Treasure hunter finds a medieval gold ring ‘worth £1,000’ that had been buried for 600 years – only to LOSE it the next day while throwing his dog a stick
- Gary Smith, 42, was delighted when he plucked the medieval ring from a field
- The next day he wore it to show to his parents but managed to lose it on the way
- Thankfully he went back out later with his metal detector and found it again
Published: 10:12 EDT, 12 June 2019 | Updated: 12:21 EDT, 12 June 2019
A treasure hunter found a gold ring that had been buried in the ground for 600 years – only to lose it the next day while throwing his dog a stick.
Gary Smith, 42, was delighted when he plucked the medieval ring worth between £600 and £1,000 from a muddy farmer’s field in Hampshire while out with his metal detector.
He wore the ring on his finger the next day to show his parents, but as he was walking to their house with his dog Ben it fell off while he was bending down to pick up a stick.
Gary Smith, 42, was delighted when he plucked the medieval ring worth between £600 and £1,000 from a muddy farmer’s field in Hampshire while out with his metal detector
He wore the ring (pictured) on his finger the next day to show his parents, but as he was walking to their house with his dog Ben it fell off while he was bending down to pick up a stick
It took Mr Smith a few minutes to realise it was gone before he spent over an hour searching the park in Bournemouth, Dorset, for it to no avail.
Fortunately, the story had a happy ending as Mr Smith later returned with his trusty detector and found the ring for second time hidden in deep grass.
Mr Smith is now taking greater care of the silver-gilt iconographic-style ring before it is collected by his local finds liaison officer (FLO).

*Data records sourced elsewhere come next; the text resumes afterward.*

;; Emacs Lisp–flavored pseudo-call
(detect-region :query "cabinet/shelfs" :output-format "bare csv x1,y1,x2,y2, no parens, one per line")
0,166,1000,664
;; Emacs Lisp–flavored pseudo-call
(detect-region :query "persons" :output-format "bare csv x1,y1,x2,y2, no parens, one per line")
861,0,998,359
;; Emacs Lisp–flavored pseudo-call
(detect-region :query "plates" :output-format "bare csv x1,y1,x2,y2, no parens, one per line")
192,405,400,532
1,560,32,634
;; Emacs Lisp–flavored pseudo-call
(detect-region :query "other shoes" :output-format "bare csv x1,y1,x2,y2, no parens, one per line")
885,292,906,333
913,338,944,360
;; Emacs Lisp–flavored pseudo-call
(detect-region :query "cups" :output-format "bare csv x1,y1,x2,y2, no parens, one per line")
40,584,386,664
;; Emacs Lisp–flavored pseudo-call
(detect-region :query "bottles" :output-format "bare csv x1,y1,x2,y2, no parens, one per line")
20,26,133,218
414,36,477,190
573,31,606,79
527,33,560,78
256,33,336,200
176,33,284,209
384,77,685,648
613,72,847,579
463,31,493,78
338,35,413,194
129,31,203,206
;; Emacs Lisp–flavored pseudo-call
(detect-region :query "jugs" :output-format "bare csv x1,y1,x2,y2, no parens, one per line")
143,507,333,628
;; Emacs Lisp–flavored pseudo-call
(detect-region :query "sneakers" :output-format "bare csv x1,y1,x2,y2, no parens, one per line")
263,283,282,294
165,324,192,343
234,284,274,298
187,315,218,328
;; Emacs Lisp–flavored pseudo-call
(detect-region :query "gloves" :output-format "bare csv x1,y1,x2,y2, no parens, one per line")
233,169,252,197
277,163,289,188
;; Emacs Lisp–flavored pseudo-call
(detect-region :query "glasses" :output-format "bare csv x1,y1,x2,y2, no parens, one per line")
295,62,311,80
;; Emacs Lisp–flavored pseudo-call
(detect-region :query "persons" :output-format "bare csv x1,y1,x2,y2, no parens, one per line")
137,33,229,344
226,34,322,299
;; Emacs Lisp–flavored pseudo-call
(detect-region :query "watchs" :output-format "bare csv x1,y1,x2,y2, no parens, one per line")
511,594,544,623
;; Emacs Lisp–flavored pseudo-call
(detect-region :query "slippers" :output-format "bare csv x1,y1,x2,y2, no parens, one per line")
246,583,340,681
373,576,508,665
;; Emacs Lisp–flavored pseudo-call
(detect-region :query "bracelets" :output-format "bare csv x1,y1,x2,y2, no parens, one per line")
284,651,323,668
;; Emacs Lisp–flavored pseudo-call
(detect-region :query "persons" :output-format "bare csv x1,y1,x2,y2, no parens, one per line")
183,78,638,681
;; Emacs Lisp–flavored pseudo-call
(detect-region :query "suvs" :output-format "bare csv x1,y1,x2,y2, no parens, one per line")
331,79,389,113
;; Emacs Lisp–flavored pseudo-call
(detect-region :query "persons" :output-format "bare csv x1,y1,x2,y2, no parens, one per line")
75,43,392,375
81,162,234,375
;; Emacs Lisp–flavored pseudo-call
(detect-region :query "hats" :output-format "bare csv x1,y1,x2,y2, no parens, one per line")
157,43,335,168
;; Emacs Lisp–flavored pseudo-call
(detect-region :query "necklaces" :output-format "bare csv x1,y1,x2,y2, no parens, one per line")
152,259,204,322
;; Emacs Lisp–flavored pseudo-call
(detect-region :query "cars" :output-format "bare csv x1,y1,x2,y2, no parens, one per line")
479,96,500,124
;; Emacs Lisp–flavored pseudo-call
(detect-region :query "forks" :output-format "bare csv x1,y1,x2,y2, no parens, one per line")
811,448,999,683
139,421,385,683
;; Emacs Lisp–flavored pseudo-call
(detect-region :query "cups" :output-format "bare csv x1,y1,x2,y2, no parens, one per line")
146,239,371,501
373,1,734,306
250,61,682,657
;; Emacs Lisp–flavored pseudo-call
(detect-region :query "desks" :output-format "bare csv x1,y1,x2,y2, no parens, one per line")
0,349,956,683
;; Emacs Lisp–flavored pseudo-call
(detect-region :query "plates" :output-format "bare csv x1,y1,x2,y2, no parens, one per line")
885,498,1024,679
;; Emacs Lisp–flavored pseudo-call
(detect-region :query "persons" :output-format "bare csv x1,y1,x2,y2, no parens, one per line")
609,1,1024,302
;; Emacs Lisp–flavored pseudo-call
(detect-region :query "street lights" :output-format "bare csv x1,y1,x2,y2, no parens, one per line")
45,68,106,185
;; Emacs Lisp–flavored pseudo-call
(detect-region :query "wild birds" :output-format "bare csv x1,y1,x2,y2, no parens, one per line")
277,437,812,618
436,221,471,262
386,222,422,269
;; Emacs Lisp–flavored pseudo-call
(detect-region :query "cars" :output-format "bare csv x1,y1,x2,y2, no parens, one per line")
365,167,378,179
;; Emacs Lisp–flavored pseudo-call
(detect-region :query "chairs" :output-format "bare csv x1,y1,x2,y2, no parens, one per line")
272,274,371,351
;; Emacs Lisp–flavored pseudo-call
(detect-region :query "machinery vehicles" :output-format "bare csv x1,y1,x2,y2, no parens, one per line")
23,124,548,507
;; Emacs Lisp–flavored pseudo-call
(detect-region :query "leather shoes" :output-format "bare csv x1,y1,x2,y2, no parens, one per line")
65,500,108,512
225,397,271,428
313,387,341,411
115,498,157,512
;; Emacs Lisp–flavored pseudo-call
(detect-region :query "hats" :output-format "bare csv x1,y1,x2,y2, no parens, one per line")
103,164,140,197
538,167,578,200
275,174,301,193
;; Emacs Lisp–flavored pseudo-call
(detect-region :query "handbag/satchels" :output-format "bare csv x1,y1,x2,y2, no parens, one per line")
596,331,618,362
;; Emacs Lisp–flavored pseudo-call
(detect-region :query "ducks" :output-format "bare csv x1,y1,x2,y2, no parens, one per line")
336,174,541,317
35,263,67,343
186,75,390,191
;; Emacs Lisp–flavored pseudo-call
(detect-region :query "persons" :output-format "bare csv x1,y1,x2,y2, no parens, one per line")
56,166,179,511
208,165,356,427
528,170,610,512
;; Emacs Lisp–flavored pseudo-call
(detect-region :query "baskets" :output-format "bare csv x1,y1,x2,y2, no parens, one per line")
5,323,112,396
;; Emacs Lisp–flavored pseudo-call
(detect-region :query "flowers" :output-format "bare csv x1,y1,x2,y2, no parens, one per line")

What does the Treasure Act say about finding historical objects?
Under the Treasure Act 1996, finders of potential treasure in England, Wales and Northern Ireland are legally obliged to notify their local coroner
An inquest then determines whether the finds constitute treasure. This includes –
- Hoards of two or more gold or silver coins of at least 300 years old, or at least 10 with no precious metal content;
- Two or more prehistoric metal objects;
- Any find that is at least 300 years old and contains a tenth gold or silver;
Gold or silver objects less than 300 years old that have been deliberately hidden.
If the find is declared treasure, the finder must offer it for sale to a museum at a price set by the British Museum’s Treasure Valuation Committee.
A reward is then offered to the finders and other relevant parties.
Under the Treasure Act 1996, treasure hunters must report any finds to the FLO who will then see if a national or local museum wishes to acquire it for the public benefit.
If this is the case, a reward of the full market value will then be paid to the treasure hunter but if no museum comes forward then the finder is allowed to keep it.
Mr Smith said: ‘I was so gutted when I lost it and was really kicking myself. Only I could find a ring that had been lost for 600 years and then lose it all over again.
‘I had already reported the find to the FLO and I was worried about what I would tell her after I lost it and whether she would believe me.
‘So it was a big relief when I found it for a second time. It was in the grass but close to the surface. I was very lucky that nobody else had found it in the meantime.’
Mr Smith first found the holy ring in a field near a small village, which is mentioned in the Domesday Book.
The field had recently been ploughed and he began to get a strong signal from his metal detector when he approached a hedge.
‘I dug down four or five inches and saw the ring,’ he said. ‘I recognised what it was immediately – a silver-gilt iconographic medieval ring dating to about the 1400s.
‘It was quite big and so probably belonged to a large, mid to upper class person back then.
‘I was really pleased. You don’t find treasure every day and when you do find something like this it certainly puts a smile on your face.’
Fortunately, the story had a happy ending as Mr Smith later returned with his trusty detector and found the ring for second time hidden in deep grass. Pictured: Mr Smith with his dog
Mr Smith said he was distracted by a phone call when he lost the ring and felt ‘depressed’ afterwards.
But he had better luck when he returned to the park – this time without his cocker spaniel.
‘I knew the ring had to be on or near the surface,’ he said. ‘After about 30 minutes I got another good signal and looked down and there it was.